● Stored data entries
- - -

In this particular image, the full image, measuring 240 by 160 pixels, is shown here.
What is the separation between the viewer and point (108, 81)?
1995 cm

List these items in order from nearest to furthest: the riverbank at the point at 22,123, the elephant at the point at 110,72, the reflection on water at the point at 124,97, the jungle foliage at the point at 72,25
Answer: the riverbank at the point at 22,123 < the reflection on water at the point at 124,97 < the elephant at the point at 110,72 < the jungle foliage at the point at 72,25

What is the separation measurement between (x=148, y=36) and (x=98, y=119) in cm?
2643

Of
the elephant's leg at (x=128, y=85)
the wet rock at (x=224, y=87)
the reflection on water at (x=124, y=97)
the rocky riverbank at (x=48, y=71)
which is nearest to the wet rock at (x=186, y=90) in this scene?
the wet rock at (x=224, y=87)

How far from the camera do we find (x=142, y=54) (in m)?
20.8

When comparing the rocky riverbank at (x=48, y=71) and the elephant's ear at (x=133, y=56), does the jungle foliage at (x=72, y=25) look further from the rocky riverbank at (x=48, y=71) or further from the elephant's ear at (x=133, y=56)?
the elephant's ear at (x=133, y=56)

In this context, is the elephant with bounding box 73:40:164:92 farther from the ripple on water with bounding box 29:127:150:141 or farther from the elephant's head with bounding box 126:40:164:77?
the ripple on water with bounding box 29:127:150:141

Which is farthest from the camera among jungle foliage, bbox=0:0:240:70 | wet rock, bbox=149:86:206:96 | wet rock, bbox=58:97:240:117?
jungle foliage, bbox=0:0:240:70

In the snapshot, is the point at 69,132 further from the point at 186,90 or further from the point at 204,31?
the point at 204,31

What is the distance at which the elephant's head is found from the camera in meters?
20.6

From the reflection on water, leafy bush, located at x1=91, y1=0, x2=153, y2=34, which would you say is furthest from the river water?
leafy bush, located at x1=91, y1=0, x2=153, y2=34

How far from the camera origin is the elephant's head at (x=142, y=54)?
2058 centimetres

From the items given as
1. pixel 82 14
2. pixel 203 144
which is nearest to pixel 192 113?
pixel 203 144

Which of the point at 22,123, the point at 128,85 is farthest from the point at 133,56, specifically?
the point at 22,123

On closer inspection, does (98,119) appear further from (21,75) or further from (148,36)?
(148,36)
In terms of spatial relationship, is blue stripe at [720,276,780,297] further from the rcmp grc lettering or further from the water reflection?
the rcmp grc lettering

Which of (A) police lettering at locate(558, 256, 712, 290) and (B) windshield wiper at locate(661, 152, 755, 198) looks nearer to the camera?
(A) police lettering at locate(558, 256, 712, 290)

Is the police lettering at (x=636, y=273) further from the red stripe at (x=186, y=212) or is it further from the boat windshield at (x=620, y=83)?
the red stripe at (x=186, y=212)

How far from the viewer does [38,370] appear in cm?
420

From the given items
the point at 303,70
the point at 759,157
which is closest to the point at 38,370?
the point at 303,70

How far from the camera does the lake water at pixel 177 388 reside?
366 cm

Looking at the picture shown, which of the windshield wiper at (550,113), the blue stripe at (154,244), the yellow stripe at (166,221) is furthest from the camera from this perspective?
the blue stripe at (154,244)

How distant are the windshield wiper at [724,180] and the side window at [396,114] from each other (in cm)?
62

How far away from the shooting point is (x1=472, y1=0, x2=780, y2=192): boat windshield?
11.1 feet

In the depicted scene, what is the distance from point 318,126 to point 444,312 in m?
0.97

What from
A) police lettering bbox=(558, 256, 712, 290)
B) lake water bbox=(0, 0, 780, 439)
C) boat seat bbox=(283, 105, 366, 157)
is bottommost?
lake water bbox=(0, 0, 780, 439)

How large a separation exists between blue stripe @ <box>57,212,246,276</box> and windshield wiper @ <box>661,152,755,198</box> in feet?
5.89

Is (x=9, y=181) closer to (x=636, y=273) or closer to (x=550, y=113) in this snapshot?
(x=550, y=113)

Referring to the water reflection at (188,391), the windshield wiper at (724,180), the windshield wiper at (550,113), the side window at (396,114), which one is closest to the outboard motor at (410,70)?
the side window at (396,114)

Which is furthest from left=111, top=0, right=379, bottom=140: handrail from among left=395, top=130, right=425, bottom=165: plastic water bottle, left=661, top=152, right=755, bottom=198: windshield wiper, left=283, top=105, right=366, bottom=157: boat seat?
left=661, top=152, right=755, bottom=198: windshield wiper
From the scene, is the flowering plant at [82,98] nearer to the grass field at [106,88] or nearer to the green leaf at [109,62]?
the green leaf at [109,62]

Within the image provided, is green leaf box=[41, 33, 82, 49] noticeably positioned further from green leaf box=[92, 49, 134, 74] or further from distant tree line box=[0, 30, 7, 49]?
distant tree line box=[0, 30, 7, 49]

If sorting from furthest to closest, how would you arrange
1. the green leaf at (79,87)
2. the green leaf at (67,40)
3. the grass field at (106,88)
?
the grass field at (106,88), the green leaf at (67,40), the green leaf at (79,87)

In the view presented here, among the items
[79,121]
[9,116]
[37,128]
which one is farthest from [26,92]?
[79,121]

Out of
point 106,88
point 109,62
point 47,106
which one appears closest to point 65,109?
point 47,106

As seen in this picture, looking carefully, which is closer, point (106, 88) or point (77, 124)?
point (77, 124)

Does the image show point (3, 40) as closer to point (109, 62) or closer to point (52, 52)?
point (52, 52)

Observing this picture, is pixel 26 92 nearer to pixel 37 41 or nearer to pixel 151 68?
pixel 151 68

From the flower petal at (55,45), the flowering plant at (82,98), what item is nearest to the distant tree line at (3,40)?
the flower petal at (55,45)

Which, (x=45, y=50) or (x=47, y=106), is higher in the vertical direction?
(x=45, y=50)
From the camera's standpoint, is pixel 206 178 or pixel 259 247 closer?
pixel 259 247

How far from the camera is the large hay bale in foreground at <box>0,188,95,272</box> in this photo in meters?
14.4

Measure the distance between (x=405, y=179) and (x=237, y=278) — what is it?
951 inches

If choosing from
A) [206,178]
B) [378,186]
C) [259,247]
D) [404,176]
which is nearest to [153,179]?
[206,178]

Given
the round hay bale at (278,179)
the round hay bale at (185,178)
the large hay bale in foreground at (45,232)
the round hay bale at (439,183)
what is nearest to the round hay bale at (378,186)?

- - -

● What needs to be done
Extract each line of the material above that contains the word "flowering".

● Complete output
From the scene, is the flowering plant at [82,98] nearer to the grass field at [106,88] or nearer to the green leaf at [109,62]?
From the flower petal at (55,45), the flowering plant at (82,98), what item is nearest to the distant tree line at (3,40)?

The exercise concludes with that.